--- The exercise ---
Copy out the lines below, word for word, from the line containing "Which, (x=102, y=99)" to the line containing "Looking carefully, would", including both of those lines and nothing else.

--- Stored data ---
[start]

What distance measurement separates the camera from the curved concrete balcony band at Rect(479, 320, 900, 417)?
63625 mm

[end]
[start]

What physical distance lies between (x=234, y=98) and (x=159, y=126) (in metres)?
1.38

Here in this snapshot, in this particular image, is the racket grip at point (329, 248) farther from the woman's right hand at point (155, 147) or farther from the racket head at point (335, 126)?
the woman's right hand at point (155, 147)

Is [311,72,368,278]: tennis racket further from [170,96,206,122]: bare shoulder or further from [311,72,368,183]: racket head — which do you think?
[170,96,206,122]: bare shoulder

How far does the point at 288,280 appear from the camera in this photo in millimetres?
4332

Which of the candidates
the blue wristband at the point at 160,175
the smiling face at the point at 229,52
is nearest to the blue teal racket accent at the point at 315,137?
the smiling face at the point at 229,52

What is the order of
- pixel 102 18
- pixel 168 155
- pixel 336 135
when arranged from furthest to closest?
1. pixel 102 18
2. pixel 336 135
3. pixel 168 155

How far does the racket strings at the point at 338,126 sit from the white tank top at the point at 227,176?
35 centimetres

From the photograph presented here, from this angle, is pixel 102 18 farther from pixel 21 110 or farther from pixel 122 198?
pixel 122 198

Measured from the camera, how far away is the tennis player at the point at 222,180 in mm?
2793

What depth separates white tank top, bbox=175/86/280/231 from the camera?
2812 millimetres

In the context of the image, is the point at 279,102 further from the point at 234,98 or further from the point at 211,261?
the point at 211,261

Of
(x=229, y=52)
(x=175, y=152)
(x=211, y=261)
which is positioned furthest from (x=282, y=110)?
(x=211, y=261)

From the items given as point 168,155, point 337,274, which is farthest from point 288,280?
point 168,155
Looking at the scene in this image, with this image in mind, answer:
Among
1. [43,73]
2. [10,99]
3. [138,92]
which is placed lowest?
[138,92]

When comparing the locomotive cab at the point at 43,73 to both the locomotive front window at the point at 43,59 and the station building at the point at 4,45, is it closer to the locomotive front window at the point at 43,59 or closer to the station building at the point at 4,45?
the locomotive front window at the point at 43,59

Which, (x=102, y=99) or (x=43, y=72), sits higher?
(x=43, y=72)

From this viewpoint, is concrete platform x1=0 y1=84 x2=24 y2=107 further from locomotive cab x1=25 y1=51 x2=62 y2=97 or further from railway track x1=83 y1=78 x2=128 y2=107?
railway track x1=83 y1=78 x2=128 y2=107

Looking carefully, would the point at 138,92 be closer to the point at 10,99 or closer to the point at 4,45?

[end]

--- Solution ---
Which, (x=102, y=99) or (x=43, y=72), sits higher?
(x=43, y=72)

From this viewpoint, is concrete platform x1=0 y1=84 x2=24 y2=107 further from locomotive cab x1=25 y1=51 x2=62 y2=97 or further from railway track x1=83 y1=78 x2=128 y2=107?
railway track x1=83 y1=78 x2=128 y2=107

Looking carefully, would the point at 138,92 be closer to the point at 10,99 or closer to the point at 4,45?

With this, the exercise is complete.